No, I didn't DIY. I wish that I could have. I paid the dealer $1400 for the job. I've been having the symptoms over the last two or three years. Maybe one every two or three months, I'd get a limp mode. Turning the engine off and restarting always fixed it. Until Monday of last week.

I went to leave the office after work. I started the car and droAApped it into reverse to back out of my parking spot, and - nothing. It's like I was in neutral. I drive drive, and same thing. So I shut it off, and restarted - same thing. After five or six tries, I figured I would call for a tow, but then I decided I wanted to get my SDS computer and check it first. I needed a ride home and back so I called my Dad. I would have called the wife, but she was at the nail spa. Besides, Dad loves getting out of the house and fooling around with cars.

Anyhow, it's been hot as Hell here, so I sat with the engine and AC running while I waited. After a few minutes, I decided to try one more time, and guess what? It went right into gear and drove just fine. I called Dad and cancelled, who luckily hadn't left the house yet. So I got home around 6:00pm no problem. I had some things to take care before looking at it, so it was probably close to 9:00pm before I hooked up SDS to check it. It would not communicate with the TCU! Hmm. Tried starting it and again, and no transmission - it acted like it was in neutral. It was late, and I have the C240 as a spare car, so I just left it for the night.

The next morning, I tried again and no-go. So I drive the C240. And then I discovered it had NO A/C! WTH?!?!? The hottest week of the year with 100F temps and NO A/C!!!! Well, id probably be driving the CLK with the top down anyhow, so I just rode with the windows down. As an aside, on Wednesday, the house A/C compressor died. Really???? Luckily my uncle, a retied mechanical engineer, has his HVAC license to do work on the side so he came over Thursday and we replaced it.

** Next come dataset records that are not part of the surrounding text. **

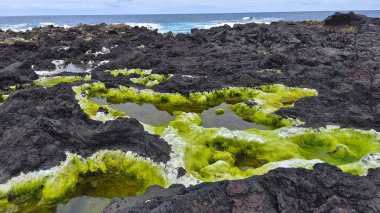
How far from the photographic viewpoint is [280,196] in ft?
29.3

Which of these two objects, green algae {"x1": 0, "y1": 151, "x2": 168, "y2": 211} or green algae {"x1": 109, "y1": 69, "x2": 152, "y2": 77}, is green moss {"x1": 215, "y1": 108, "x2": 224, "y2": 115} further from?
green algae {"x1": 109, "y1": 69, "x2": 152, "y2": 77}

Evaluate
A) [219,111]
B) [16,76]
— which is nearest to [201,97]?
[219,111]

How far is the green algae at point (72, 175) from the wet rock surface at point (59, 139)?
299 millimetres

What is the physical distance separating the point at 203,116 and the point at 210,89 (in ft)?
14.8

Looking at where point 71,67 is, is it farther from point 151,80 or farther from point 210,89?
point 210,89

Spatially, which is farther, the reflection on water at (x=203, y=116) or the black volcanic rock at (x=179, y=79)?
the reflection on water at (x=203, y=116)

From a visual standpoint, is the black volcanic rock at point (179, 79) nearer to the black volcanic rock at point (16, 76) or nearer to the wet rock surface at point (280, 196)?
the black volcanic rock at point (16, 76)

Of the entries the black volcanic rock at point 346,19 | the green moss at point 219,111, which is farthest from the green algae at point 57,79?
the black volcanic rock at point 346,19

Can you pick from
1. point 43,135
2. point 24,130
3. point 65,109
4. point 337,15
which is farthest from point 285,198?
point 337,15

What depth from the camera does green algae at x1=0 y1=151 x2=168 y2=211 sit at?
1236 cm

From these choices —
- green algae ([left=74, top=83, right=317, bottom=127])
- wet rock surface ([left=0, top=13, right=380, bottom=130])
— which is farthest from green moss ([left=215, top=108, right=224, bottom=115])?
wet rock surface ([left=0, top=13, right=380, bottom=130])

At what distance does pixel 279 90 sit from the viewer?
25750mm

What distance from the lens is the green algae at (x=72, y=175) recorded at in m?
12.4

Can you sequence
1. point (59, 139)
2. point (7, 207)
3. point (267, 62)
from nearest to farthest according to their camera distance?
1. point (7, 207)
2. point (59, 139)
3. point (267, 62)
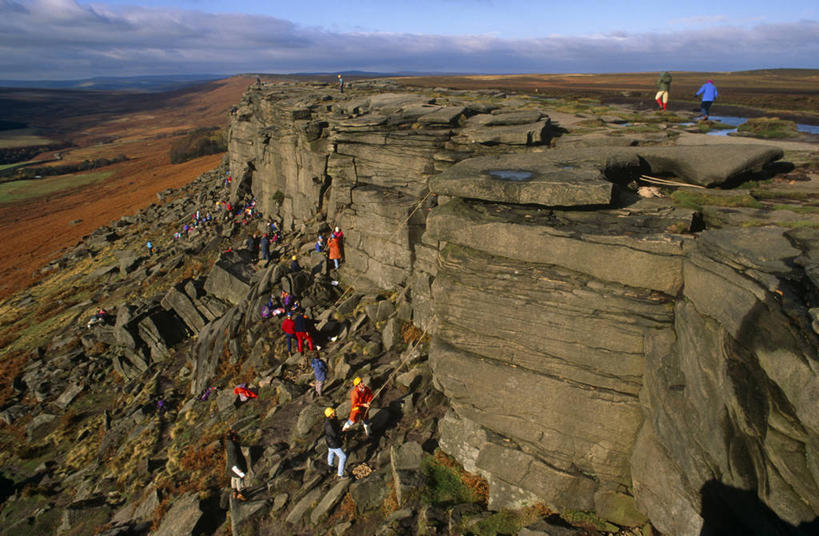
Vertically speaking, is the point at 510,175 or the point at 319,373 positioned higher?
the point at 510,175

I noticed that the "P" and "S" transmission mode indicators on my cluster were missing. Hmm. That and no SDS communication with the TCU had me guessing this was "catastrophic" transmission conductor plate failure. I had found an eBay listing for a guy in California that repairs 722.9 conductor plates for about $300. I assume transplants my TCU electronics into a new conductor plate, so it needs no new coding. I called him to discuss what he does. He was very vague about it and when I told him it was not talking to SDS, he said he didn't want to touch it. Also, another symptom I had was "clicking" when shifting into D or R from neutral, and also when taking off. I assumed it was the sound of the turbine speed sensors slopping around in their sockets in the warped conductor plate. He said that was not a symptom of failure he could repair. So, this made me decide to just tow it to the dealer.

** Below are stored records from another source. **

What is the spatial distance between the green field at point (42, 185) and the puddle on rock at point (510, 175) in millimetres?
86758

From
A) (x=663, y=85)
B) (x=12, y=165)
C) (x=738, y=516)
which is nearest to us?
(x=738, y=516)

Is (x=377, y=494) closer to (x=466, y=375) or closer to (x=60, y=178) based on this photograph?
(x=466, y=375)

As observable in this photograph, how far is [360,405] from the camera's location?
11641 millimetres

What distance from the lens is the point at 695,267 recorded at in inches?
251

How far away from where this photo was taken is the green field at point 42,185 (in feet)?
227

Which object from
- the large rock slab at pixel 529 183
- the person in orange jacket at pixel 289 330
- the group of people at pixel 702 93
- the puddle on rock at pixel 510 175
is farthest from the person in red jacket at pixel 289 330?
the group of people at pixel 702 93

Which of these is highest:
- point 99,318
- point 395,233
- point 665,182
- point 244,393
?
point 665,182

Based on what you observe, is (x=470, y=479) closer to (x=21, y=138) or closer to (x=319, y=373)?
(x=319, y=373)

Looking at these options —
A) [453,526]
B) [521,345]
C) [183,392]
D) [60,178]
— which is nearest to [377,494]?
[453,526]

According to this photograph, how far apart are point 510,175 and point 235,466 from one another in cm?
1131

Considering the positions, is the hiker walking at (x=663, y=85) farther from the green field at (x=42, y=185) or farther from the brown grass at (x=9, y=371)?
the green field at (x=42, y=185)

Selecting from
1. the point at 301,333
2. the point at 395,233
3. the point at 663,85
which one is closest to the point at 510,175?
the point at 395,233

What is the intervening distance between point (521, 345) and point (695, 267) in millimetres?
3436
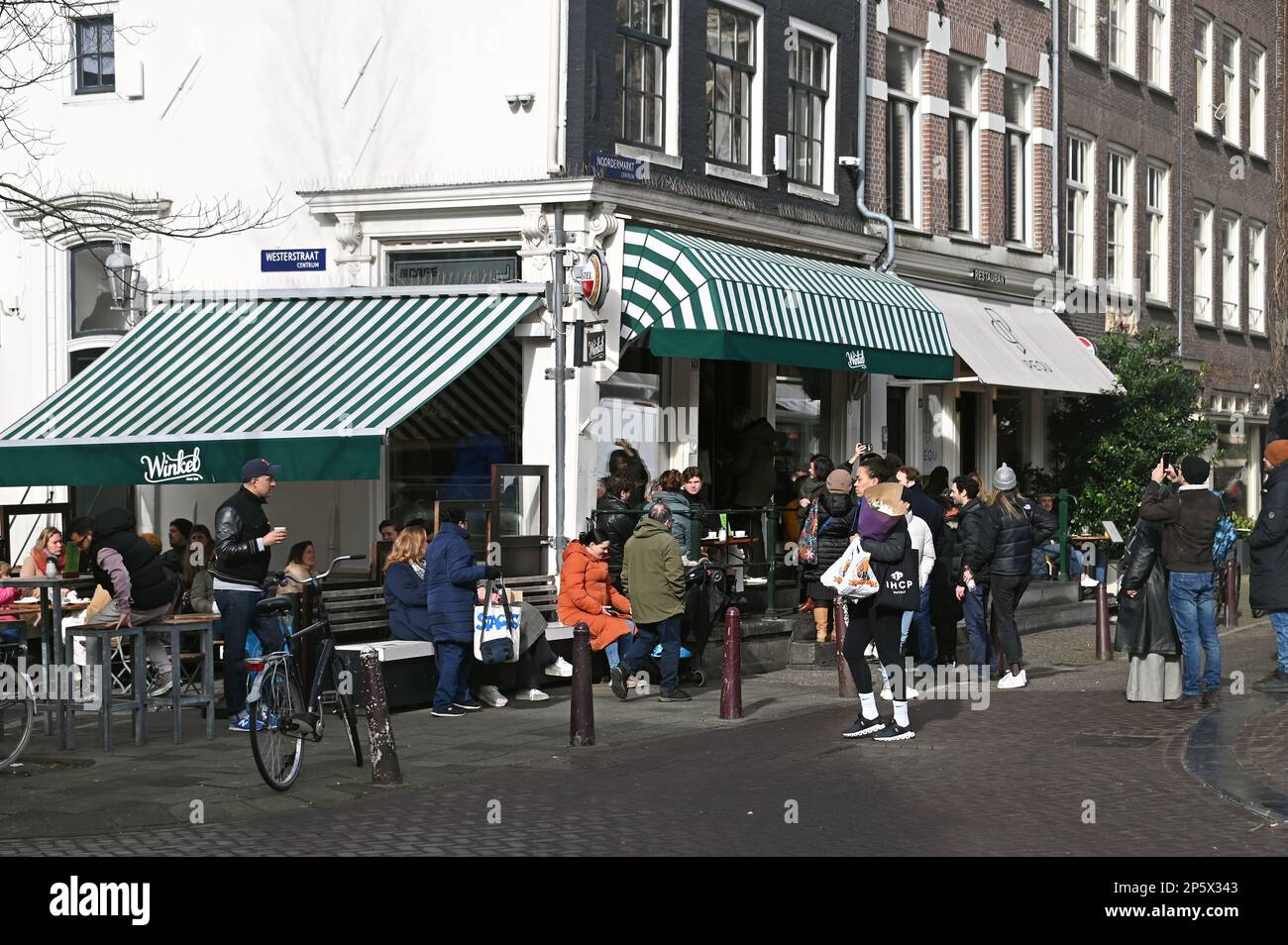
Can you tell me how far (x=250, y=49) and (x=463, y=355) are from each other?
4.88 metres

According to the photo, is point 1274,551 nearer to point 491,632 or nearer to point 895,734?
point 895,734

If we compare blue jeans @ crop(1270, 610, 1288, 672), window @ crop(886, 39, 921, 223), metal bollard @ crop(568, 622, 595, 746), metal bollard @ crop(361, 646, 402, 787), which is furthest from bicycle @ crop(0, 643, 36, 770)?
window @ crop(886, 39, 921, 223)

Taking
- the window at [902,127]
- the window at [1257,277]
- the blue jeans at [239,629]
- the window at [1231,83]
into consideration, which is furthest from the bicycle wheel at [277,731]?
the window at [1257,277]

Before I did that, I had something of an epiphany. I remembered that I tried many times to start and stop the engine on that Monday at work, but only after sitting and idling for ten minutes did it work. Hmm, maybe the problem is temperature related. Maybe once the transmission warms up, the conductor plate would work. Sure enough, after about ten minutes of idling, everything was up to temp the "P" and "S" indicators appeared on the cluster and I could drive. And SDS now talked to the TCU and gave me the typical turbine speed sensor errors, plus a CAN bus communication error. Oh, and i had an engine MIL illumination with a TCU CAN bus error, too. I did not clear these.

Oh, one other thing - a few days before the failure, I was on the highway using cruise control. I noticed that the "ring of fire" indicator on the cluster was a bit dim and almost "blinking" like a bad bulb. Cruise control even dropped out at one point. I thought maybe it was a cluster problem, or maybe a wheel speed sensor issue. But this also came back to mind when the conductor plate failed.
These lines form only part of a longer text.